● Dataset excerpts
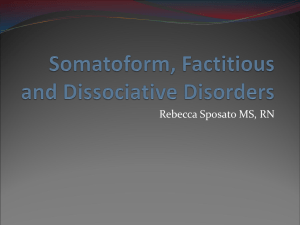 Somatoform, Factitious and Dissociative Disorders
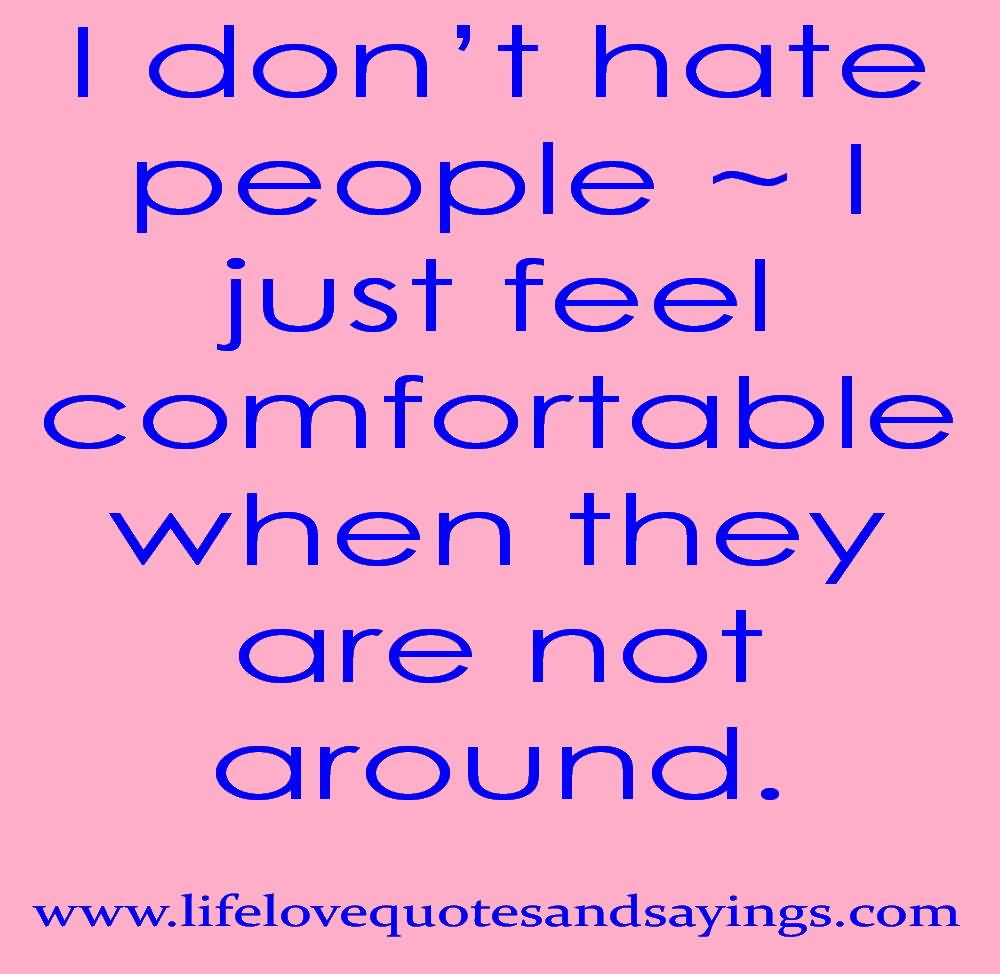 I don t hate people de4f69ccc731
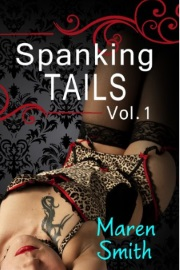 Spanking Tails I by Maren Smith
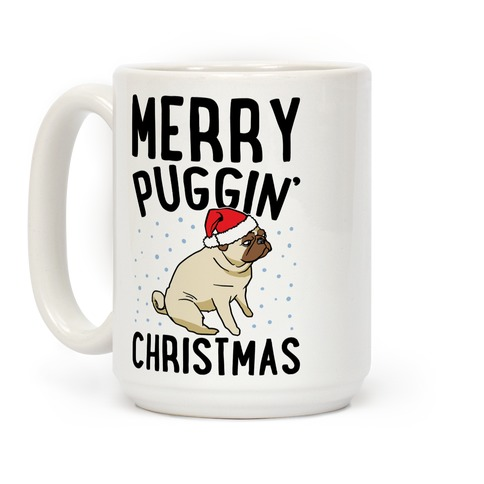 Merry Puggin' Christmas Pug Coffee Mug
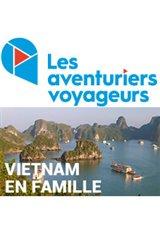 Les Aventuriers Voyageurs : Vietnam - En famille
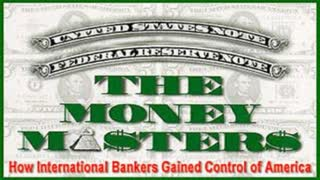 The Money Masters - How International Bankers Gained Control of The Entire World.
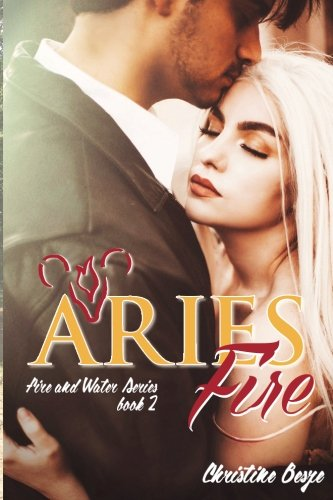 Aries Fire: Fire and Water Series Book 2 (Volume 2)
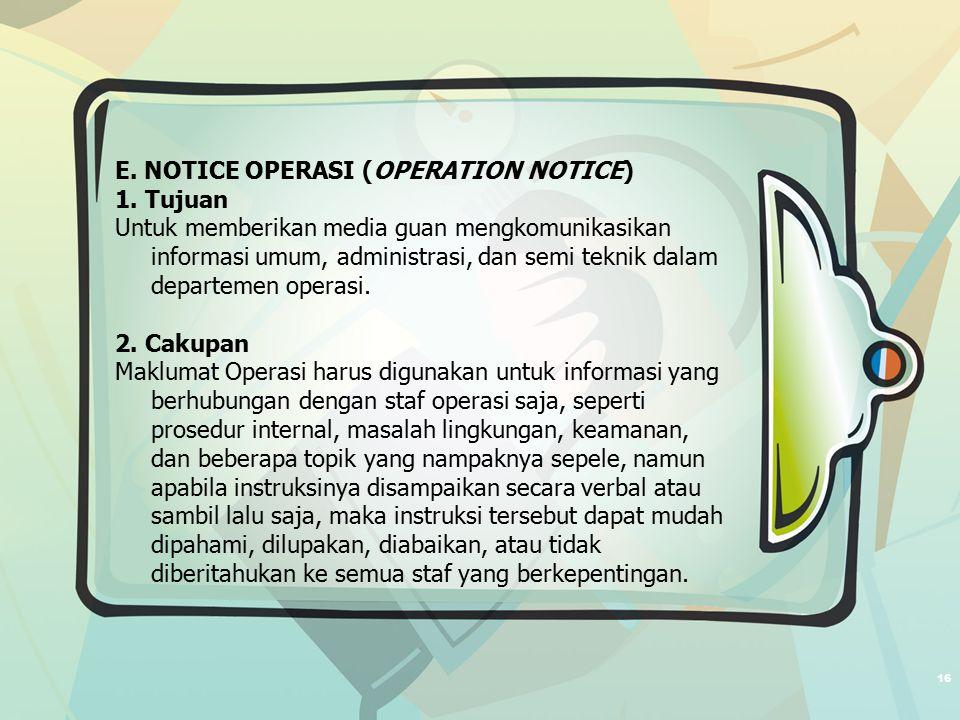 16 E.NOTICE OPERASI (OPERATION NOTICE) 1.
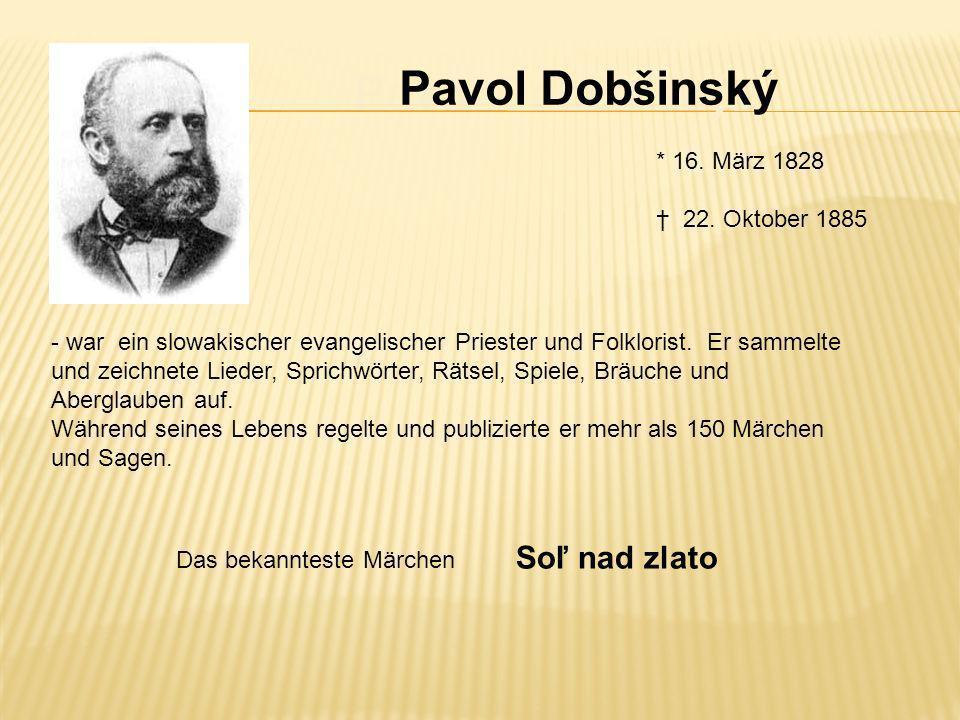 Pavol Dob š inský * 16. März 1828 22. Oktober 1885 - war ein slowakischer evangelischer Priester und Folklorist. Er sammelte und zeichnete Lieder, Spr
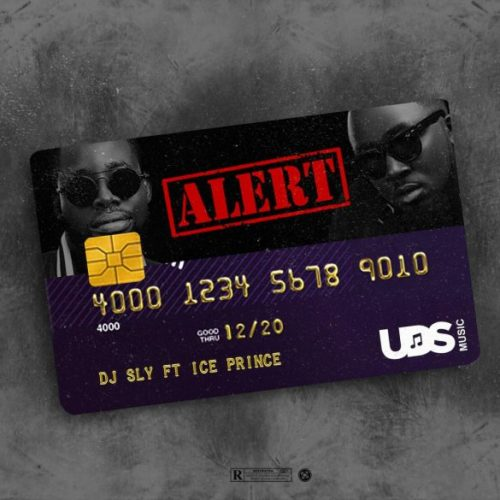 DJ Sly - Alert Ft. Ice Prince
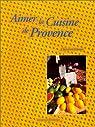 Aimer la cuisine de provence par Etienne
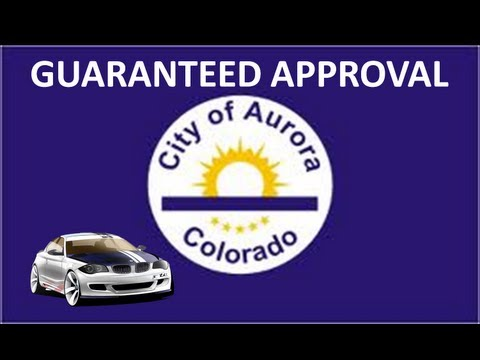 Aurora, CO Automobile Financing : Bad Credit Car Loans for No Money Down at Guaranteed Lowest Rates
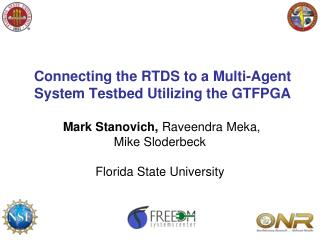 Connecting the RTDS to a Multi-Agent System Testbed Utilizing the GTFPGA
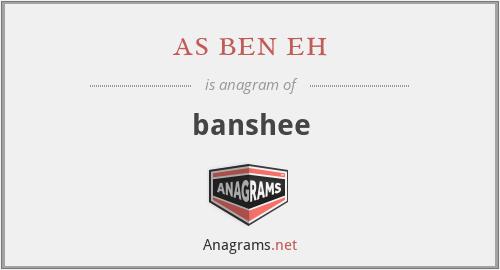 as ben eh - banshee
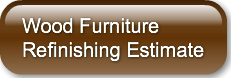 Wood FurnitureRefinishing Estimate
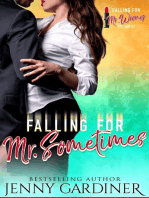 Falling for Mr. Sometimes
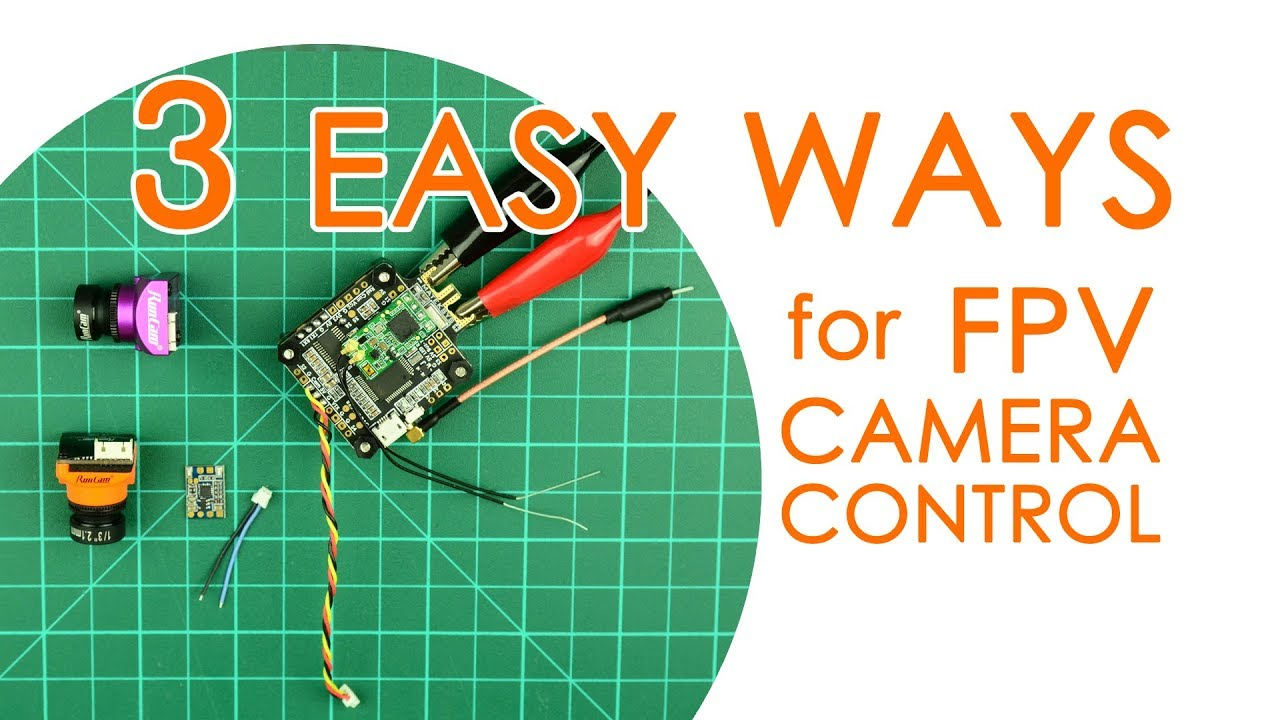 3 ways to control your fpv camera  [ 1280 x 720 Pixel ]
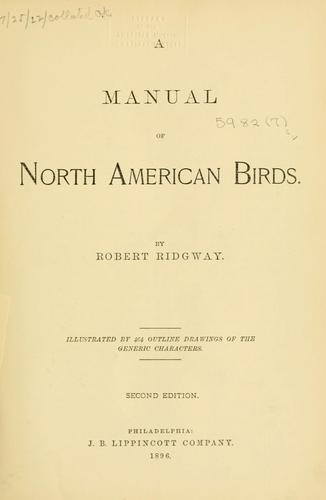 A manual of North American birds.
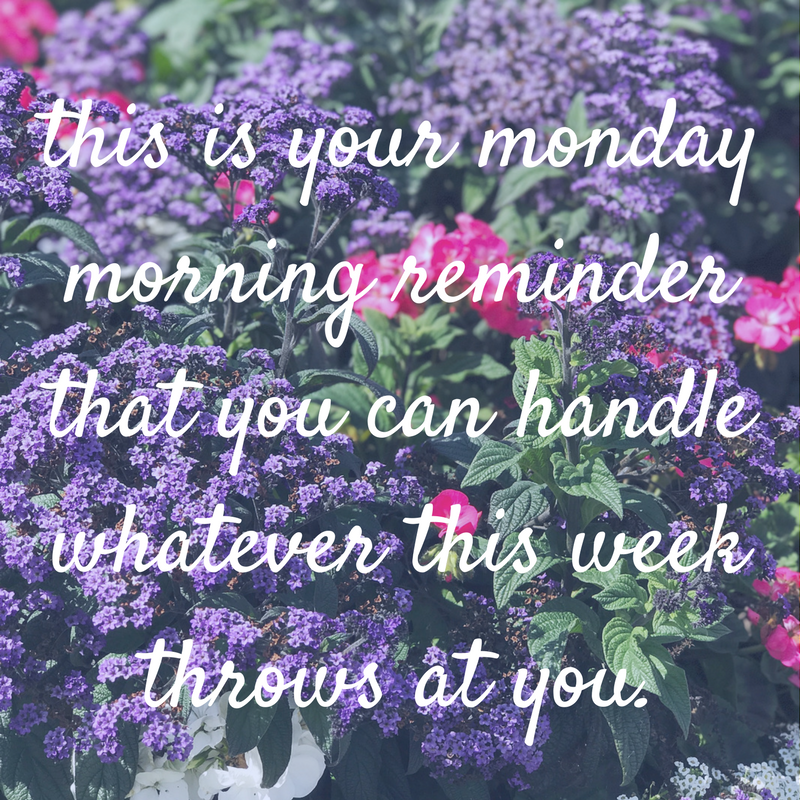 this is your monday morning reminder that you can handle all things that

● What is required
Exactly as they appear, repeat the lines from the one containing "I don t hate people de4f69ccc731" through the last line of the entries, counting both ends. Pictures stay out.

● Expected answer
 I don t hate people de4f69ccc731
 Spanking Tails I by Maren Smith
 Merry Puggin' Christmas Pug Coffee Mug
 Les Aventuriers Voyageurs : Vietnam - En famille
 The Money Masters - How International Bankers Gained Control of The Entire World.
 Aries Fire: Fire and Water Series Book 2 (Volume 2)
 16 E.NOTICE OPERASI (OPERATION NOTICE) 1.
 Pavol Dob š inský * 16. März 1828 22. Oktober 1885 - war ein slowakischer evangelischer Priester und Folklorist. Er sammelte und zeichnete Lieder, Spr
 DJ Sly - Alert Ft. Ice Prince
 Aimer la cuisine de provence par Etienne
 Aurora, CO Automobile Financing : Bad Credit Car Loans for No Money Down at Guaranteed Lowest Rates
 Connecting the RTDS to a Multi-Agent System Testbed Utilizing the GTFPGA
 as ben eh - banshee
 Wood FurnitureRefinishing Estimate
 Falling for Mr. Sometimes
 3 ways to control your fpv camera  [ 1280 x 720 Pixel ]
 A manual of North American birds.
 this is your monday morning reminder that you can handle all things that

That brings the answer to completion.